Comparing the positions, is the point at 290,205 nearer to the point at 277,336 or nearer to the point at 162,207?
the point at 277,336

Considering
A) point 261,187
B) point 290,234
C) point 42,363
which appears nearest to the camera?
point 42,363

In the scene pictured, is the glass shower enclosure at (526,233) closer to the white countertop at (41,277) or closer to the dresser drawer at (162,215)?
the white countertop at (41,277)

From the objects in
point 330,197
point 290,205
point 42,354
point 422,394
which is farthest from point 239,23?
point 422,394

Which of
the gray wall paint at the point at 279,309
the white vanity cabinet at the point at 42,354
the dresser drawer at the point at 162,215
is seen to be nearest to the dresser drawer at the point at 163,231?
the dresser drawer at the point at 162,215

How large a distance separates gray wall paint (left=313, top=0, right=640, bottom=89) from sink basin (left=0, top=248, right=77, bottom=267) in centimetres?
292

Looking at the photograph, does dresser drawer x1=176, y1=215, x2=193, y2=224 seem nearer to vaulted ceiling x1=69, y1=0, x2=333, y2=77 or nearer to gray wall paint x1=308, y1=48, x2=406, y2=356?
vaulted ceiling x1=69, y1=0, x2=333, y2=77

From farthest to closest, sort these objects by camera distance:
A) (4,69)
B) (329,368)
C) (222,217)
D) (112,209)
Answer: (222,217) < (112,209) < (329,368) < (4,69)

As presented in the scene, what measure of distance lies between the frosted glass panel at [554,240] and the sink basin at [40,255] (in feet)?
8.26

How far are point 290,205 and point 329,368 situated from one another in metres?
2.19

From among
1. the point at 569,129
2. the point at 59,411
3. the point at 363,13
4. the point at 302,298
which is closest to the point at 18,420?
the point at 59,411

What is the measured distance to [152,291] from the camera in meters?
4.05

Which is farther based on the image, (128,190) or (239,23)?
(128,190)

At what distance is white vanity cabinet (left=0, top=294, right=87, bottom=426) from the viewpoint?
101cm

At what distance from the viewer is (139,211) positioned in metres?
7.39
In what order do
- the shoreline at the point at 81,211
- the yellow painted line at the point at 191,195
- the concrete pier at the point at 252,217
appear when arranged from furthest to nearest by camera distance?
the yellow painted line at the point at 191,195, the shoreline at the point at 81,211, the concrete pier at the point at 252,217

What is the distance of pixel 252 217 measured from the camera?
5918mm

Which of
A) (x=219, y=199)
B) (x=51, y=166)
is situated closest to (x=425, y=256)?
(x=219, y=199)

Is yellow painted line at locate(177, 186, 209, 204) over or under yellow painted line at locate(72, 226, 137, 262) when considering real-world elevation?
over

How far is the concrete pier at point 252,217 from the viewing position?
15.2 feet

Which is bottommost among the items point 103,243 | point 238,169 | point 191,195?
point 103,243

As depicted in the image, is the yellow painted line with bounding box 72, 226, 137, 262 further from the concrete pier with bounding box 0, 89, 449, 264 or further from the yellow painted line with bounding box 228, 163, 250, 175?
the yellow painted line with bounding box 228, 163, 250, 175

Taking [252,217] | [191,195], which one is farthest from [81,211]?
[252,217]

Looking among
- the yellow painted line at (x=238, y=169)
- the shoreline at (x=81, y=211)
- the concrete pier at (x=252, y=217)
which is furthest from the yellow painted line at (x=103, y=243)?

========================================

Rescale the listing starting at the line that contains "Taking [252,217] |" and ending at the last line of the listing, including both ends. Write out only those lines, requests included, and multiply every coordinate in the answers by 0.85, rounding to whole numbers with halves rounded up and leaving the numbers in the requests unchanged.

#### Correct answer
Taking [252,217] | [191,195], which one is farthest from [81,211]?
[214,184]

Looking among
- the yellow painted line at (x=238, y=169)
- the shoreline at (x=81, y=211)
- the concrete pier at (x=252, y=217)
which is furthest from the yellow painted line at (x=103, y=243)?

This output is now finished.